**** ИЗБРАННЫЙ ФРАГМЕНТ
Во Вьетнаме, который с широкой точки зрения является страной китайской культуры, так же, как Корея, Япония... там в 19 веке была очень популярна поэма. Сюжет ее такой: юноша и девушка любят друг друга, но отец девушки как-то просчитался с казенными суммами, его надо выкупить из долговой тюрьмы, и девушка продает себя в публичный дом, чтобы выкупить отца; она и ее возлюбленный страдают, но она выполнила свой долг дочерней любви.

Представить себе такую поэму в Европе совершенно немыслимо, а во Вьетнаме это классическое произведение, вроде «Евгения Онегина»…Так что, во всяком случае, есть не только свобода любви – есть долг любви. Если представить себе семью, в которой родители воспитывают дефективного ребенка, не отдавая его в специальное заведение, то вряд ли это свободный выбор. Это, скорее, принятие судьбы, чувство долга, и в то же время – долга любви.

Любовь – всегда привязанность, временами – до рабства. Человек, не имеющий привязанностей – это либо мудрец, который, собственно, привязан, но к самой сердцевине бытия, всегда открыт. Но это очень редкий случай. Или это человек, который совершенно не чувствует себя свободным. Он чувствует себя заброшенным. Для него весь мир – тюрьма, и Дания – один из лучших застенков, как выразился Гамлет. Такой человек чувствует себя, скорее как в тюрьме. Как Ставрогин в последние месяцы своей жизни думал о том, чтобы забраться куда-нибудь в Швейцарию, в какое-нибудь темное ущелье и там провести остаток жизни. Но кончилось тем, что даже это показалось ему какой-то внутренней фальшью, и он покончил с собой.

У Зинаиды Александровны есть такое стихотворение:

Я Божий раб, и нет раба покорней,

А вы свободны, и гордитесь вы

Свободой веток от ствола и корня,

Свободой плеч от тяжкой головы .
********
**** ИСХОДНЫЕ ДАННЫЕ
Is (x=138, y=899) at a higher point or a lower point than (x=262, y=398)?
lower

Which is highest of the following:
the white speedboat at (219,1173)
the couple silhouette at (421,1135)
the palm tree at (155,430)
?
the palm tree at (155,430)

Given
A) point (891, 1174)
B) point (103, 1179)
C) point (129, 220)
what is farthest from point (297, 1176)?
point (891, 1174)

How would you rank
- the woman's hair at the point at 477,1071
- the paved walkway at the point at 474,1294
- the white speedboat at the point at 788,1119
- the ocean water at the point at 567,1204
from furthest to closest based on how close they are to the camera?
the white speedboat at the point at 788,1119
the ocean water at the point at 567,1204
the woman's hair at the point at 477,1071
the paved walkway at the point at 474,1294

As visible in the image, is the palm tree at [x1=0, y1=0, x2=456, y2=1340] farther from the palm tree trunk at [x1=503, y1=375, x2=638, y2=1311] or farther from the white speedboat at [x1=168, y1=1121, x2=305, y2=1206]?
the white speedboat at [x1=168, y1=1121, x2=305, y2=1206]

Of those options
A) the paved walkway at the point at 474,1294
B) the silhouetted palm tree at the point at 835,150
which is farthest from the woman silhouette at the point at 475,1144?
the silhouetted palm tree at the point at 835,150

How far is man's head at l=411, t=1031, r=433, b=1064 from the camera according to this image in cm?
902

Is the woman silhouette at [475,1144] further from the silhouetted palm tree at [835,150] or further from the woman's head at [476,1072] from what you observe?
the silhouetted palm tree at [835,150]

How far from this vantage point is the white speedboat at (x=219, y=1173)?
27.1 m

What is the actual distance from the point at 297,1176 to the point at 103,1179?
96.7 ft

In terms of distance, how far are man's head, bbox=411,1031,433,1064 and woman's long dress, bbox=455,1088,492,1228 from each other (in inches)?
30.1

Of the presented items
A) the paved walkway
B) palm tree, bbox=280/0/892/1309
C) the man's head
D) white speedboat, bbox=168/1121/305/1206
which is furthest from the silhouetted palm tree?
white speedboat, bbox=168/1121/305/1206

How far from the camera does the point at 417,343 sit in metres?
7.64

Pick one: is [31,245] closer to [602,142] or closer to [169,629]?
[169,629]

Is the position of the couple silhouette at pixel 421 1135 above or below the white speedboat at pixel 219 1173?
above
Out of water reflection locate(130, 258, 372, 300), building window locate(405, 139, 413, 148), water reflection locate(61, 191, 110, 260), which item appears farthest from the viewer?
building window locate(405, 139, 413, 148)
********
**** ИСХОДНЫЕ ДАННЫЕ
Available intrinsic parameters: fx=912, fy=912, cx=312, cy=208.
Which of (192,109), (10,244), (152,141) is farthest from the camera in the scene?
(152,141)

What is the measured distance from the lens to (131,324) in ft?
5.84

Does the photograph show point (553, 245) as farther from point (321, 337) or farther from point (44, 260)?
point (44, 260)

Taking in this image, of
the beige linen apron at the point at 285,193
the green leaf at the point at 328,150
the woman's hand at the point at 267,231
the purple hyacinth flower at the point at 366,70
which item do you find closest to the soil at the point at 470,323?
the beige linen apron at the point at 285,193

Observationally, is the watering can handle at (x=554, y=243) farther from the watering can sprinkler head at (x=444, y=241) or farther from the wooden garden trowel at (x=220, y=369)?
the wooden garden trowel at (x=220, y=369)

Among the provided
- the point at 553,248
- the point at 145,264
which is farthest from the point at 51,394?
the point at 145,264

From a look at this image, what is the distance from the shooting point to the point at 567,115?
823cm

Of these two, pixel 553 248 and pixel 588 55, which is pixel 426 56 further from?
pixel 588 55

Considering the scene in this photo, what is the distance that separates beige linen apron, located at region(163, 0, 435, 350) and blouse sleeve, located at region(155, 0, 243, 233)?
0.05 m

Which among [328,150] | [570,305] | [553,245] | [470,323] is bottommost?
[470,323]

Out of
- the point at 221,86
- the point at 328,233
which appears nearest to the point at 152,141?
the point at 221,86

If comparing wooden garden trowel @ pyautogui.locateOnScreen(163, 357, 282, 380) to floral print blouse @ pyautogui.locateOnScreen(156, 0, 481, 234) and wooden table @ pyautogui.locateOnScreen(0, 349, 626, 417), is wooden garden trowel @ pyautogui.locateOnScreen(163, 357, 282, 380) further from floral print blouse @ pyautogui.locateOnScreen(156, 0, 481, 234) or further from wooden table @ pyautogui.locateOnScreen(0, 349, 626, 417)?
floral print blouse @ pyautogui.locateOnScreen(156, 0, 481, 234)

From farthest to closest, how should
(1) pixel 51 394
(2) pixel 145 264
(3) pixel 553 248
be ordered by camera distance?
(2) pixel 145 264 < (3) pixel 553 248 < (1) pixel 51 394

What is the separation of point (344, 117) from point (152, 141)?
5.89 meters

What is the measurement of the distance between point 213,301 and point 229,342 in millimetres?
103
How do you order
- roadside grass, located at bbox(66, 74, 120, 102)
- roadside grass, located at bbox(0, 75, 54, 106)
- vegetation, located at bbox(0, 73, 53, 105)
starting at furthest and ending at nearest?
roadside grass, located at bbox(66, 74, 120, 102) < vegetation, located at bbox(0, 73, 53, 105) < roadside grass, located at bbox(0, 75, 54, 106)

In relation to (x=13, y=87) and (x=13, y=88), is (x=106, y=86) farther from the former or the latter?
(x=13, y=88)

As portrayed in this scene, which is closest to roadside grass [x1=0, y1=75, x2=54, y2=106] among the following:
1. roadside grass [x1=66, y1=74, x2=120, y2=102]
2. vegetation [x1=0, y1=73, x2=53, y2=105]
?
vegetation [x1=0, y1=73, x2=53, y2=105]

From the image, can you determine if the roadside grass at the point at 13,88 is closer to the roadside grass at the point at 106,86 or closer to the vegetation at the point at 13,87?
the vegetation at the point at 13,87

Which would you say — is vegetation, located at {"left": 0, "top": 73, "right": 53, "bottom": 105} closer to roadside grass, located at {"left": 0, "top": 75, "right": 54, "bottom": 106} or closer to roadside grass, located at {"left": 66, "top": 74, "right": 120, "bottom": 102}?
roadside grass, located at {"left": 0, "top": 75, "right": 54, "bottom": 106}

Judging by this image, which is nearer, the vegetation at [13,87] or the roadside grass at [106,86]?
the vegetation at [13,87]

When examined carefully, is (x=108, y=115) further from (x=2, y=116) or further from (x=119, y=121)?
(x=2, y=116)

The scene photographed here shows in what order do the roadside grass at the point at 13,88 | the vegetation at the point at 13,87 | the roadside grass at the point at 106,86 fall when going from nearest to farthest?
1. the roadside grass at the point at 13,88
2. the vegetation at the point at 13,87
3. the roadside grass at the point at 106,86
********
**** ИСХОДНЫЕ ДАННЫЕ
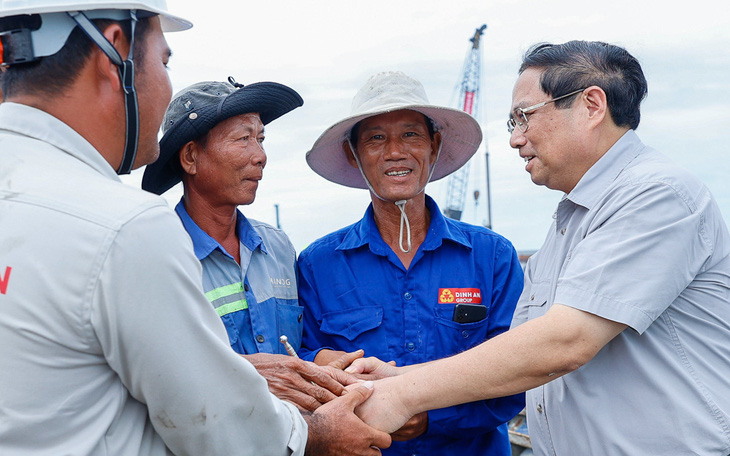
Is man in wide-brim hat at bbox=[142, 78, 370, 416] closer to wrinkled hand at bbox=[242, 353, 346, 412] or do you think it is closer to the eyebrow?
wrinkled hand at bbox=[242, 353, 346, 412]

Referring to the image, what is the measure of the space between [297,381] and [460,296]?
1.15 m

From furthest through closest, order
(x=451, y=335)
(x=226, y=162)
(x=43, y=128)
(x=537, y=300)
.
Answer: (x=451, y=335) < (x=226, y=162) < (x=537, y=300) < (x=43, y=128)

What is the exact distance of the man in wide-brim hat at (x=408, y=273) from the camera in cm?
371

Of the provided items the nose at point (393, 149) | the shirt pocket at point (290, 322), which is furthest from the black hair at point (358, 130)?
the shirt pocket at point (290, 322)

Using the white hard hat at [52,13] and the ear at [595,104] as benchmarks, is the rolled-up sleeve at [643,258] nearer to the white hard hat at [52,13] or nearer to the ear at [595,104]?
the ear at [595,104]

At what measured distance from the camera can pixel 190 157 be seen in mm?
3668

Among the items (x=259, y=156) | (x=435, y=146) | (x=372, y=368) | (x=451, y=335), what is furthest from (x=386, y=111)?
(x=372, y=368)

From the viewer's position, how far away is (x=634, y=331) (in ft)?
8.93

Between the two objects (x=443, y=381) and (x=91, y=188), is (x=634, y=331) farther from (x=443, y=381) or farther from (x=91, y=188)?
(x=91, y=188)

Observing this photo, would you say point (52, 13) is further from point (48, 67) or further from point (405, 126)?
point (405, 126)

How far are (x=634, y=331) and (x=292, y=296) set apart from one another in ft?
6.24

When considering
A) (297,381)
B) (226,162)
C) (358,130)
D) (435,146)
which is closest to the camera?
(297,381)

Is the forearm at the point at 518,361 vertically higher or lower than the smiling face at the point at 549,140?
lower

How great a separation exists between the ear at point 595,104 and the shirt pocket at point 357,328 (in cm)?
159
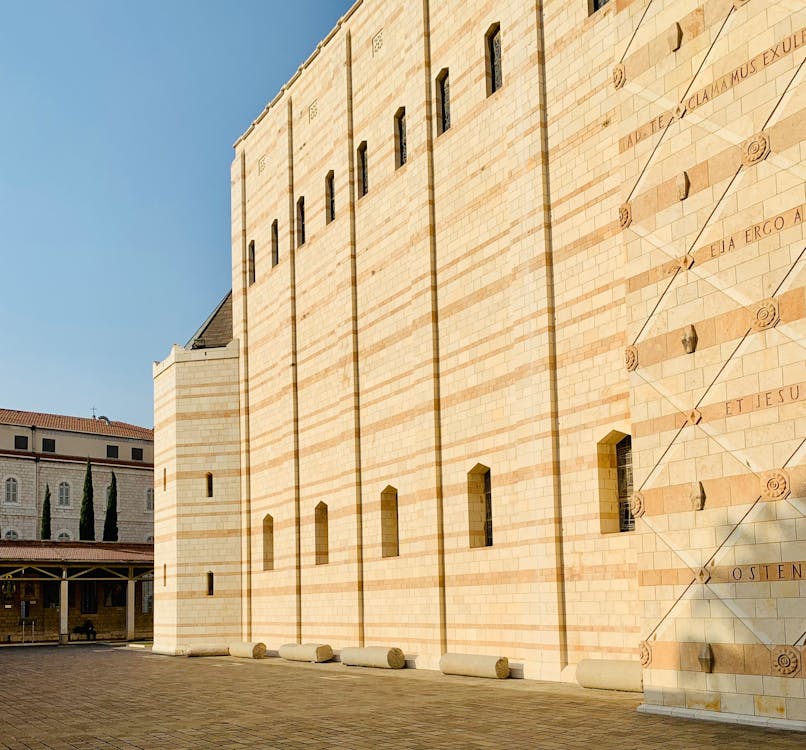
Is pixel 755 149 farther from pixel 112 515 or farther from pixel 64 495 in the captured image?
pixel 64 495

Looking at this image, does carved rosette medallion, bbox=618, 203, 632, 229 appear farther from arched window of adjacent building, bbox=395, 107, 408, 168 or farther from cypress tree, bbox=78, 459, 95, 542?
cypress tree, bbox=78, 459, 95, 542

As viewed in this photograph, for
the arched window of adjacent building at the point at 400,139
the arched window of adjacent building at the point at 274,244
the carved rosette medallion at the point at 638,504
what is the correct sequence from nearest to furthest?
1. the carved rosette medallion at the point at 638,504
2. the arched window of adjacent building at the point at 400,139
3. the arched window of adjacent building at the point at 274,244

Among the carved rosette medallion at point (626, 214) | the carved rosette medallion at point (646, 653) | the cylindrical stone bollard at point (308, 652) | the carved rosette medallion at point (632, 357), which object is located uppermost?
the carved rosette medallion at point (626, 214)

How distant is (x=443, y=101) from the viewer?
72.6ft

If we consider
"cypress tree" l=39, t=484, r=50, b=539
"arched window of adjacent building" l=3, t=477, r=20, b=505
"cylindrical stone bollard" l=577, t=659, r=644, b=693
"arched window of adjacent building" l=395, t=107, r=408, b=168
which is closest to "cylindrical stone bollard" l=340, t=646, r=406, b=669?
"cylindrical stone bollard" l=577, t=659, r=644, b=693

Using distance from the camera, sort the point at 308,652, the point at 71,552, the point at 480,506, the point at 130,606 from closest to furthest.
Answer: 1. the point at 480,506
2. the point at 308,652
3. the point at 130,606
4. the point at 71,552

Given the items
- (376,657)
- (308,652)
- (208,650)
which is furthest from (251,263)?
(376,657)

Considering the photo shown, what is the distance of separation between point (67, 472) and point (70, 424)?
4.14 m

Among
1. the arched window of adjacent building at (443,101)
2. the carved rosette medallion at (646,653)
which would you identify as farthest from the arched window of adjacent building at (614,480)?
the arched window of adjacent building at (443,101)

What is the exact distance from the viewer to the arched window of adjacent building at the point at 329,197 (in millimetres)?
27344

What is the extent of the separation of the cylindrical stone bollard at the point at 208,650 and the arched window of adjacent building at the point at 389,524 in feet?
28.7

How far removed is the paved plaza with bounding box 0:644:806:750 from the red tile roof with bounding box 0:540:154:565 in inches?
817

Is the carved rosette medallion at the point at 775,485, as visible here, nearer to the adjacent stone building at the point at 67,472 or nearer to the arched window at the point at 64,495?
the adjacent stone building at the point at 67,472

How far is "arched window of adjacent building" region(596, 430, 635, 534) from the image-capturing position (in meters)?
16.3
********
**ПОРЯДОК ВЫПОЛНЕНИЯ**
A. Перепишите из фрагмента о любви и долге отрывок от слов «Любовь – всегда» до слов «тяжкой головы .», сохранив его без изменений.
B. Продолжите фрагмент о любви и долге, начав сразу после его последней строки.
Пункты исходных данных для работы не потребуются.

**ОТВЕТЫ НА ЗАДАНИЯ**
A.
Любовь – всегда привязанность, временами – до рабства. Человек, не имеющий привязанностей – это либо мудрец, который, собственно, привязан, но к самой сердцевине бытия, всегда открыт. Но это очень редкий случай. Или это человек, который совершенно не чувствует себя свободным. Он чувствует себя заброшенным. Для него весь мир – тюрьма, и Дания – один из лучших застенков, как выразился Гамлет. Такой человек чувствует себя, скорее как в тюрьме. Как Ставрогин в последние месяцы своей жизни думал о том, чтобы забраться куда-нибудь в Швейцарию, в какое-нибудь темное ущелье и там провести остаток жизни. Но кончилось тем, что даже это показалось ему какой-то внутренней фальшью, и он покончил с собой.

У Зинаиды Александровны есть такое стихотворение:

Я Божий раб, и нет раба покорней,

А вы свободны, и гордитесь вы

Свободой веток от ствола и корня,

Свободой плеч от тяжкой головы .

B.
Любовь – это чувство привязанности, и в то же время она ощущается как свобода. Почему? Очевидно, она открывает какую-то новую ступень свободы, которую мы раньше недостаточно замечали, недостаточно чувствовали. Есть много ступеней свободы. Если рассмотреть это в рамках физического мира, – вагон может двигаться назад и вперед. Автомашина может двигаться во все стороны на плоскости. Птицы или вертолет могут взлетать. Есть еще какая-то степень свободы – восхождение к Духу. Метафору этому Гумилев нашел в стихотворении, которое мне напомнил один из наших слушателей:

Мы знали, что деревьям, а не нам

Дано величье совершенной жизни…

Оно кончается словами: «безмолвно подымаясь в вышину неисчислимых тысячелетий». Дерево не имеет тех степеней свободы, которое имеет животное. Оно не умеет бегать взад-вперед. Но зато оно неуклонно движется вверх. И в иных случаях, когда человек внезапно ограничен в своих движениях вправо-влево, начинается то движение вверх, то духовное движение, которое обычно, захваченный мелкими впечатлениями, человек упускает из виду.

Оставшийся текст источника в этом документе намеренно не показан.